同じ部署の水野優希は、私の営業アシスタントをしてくれている一つ年下の後輩だ。付き合いも長いこともあり、デスクに着くや否や私の顔を見て問いかける。152㎝という小さな身長で、かわいらしい優希ちゃんだが、性格はサバサバとしていて裏表がない性格は付き合いやすい。
「おはよう、まあ。うん」
「その言い方、またあの彼氏何がなにかしたんですか? いい加減に別れた方がいいですってば」
なにもしないからとは言えず、適当に笑って見せる。レスにもなり会話もなくなったころから、優希ちゃんは別れた方がいいと言ってくれていた。
「まあ、ね。
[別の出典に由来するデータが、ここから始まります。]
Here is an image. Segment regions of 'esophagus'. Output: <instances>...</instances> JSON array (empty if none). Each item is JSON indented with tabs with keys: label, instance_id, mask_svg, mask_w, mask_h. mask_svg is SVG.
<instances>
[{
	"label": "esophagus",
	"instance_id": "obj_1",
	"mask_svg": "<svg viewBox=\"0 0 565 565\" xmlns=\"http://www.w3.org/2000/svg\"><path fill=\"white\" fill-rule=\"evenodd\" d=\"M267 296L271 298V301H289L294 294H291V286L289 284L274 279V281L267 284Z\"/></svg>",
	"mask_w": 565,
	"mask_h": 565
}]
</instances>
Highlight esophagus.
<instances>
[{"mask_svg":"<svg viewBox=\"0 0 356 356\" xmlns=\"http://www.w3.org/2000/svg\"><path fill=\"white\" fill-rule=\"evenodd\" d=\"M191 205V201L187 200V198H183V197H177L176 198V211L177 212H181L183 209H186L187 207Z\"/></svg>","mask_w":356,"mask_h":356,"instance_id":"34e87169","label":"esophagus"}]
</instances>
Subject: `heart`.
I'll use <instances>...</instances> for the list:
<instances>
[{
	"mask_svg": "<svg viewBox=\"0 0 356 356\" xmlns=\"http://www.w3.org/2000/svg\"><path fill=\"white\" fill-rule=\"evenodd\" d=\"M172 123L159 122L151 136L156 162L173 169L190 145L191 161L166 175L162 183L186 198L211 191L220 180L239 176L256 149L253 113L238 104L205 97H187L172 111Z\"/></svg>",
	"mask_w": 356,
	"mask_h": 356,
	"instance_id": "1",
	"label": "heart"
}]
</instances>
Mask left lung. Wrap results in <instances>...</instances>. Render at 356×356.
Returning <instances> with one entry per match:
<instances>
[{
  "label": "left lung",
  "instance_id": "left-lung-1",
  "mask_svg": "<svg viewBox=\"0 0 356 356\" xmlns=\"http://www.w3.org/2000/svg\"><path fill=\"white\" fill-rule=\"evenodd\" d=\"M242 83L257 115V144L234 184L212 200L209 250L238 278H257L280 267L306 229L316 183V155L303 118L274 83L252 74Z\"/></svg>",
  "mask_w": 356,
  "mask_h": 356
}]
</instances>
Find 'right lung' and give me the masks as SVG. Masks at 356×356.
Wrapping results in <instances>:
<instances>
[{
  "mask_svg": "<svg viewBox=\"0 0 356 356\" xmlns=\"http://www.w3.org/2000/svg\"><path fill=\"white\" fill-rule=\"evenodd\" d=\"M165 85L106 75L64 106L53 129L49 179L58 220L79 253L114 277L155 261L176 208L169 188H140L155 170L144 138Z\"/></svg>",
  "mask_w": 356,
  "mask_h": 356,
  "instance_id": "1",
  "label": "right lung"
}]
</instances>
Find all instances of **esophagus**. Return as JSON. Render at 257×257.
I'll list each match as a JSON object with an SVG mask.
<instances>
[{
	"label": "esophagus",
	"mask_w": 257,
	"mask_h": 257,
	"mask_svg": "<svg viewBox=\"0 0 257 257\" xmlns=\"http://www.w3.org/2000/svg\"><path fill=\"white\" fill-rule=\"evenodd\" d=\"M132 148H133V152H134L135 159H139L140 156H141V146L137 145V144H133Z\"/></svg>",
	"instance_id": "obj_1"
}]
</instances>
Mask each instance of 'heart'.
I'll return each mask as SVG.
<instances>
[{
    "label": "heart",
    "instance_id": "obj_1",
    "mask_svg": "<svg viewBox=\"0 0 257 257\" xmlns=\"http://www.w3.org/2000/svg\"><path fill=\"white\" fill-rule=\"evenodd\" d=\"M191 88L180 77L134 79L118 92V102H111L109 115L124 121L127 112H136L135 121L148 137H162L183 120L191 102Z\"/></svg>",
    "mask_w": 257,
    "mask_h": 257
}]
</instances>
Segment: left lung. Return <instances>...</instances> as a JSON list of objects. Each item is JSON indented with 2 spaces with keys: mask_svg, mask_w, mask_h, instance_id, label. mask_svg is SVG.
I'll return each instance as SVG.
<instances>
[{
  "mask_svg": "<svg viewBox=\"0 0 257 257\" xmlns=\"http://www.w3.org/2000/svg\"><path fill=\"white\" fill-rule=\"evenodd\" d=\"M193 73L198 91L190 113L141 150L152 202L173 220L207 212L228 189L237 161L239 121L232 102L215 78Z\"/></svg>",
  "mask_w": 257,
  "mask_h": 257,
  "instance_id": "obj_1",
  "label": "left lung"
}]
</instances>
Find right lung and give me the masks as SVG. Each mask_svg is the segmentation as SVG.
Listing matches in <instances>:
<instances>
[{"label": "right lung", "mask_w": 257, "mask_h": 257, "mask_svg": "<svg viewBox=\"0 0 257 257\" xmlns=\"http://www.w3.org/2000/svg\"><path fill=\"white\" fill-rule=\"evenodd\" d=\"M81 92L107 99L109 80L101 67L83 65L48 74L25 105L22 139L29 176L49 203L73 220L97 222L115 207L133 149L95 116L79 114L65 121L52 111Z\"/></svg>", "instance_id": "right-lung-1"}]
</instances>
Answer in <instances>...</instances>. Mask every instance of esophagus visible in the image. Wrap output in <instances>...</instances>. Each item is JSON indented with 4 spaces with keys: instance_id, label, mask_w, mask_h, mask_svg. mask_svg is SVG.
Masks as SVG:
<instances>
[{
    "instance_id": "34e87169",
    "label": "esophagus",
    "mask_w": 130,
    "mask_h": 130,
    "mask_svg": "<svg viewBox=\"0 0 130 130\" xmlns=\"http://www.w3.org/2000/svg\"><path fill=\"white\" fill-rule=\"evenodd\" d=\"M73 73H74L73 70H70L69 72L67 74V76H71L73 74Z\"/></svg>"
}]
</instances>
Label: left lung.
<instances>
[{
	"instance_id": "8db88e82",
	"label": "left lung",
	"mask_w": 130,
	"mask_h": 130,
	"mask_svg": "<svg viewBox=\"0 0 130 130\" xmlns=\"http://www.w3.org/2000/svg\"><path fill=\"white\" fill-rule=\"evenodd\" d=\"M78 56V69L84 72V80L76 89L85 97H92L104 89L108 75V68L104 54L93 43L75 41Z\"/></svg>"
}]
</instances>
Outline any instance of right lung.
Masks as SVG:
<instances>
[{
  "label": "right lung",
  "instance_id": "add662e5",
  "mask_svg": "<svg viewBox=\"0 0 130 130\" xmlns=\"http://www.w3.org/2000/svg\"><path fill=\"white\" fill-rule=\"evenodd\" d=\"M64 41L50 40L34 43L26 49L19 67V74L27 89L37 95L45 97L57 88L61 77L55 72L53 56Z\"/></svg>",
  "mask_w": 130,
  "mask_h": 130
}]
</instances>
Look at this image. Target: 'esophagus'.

でもまだ可能性はあるかもしれないしね」
「可能性ってなんですか? あろうがなかろうが一緒にいても時間の無駄ですよ」
呆れたように言う優希ちゃんの言いたいことは百も承知だ。本当は自分でもわかっている。このまま付き合って万が一結婚したところで、本当にそれが幸せになれる確率なんて本当に低いだろう。でも……。
一緒に住んでしまった今、お互い家を出るのも、新しい生活もするにもつき合う時よりパワーがいるのも事実でこうなっているわけで。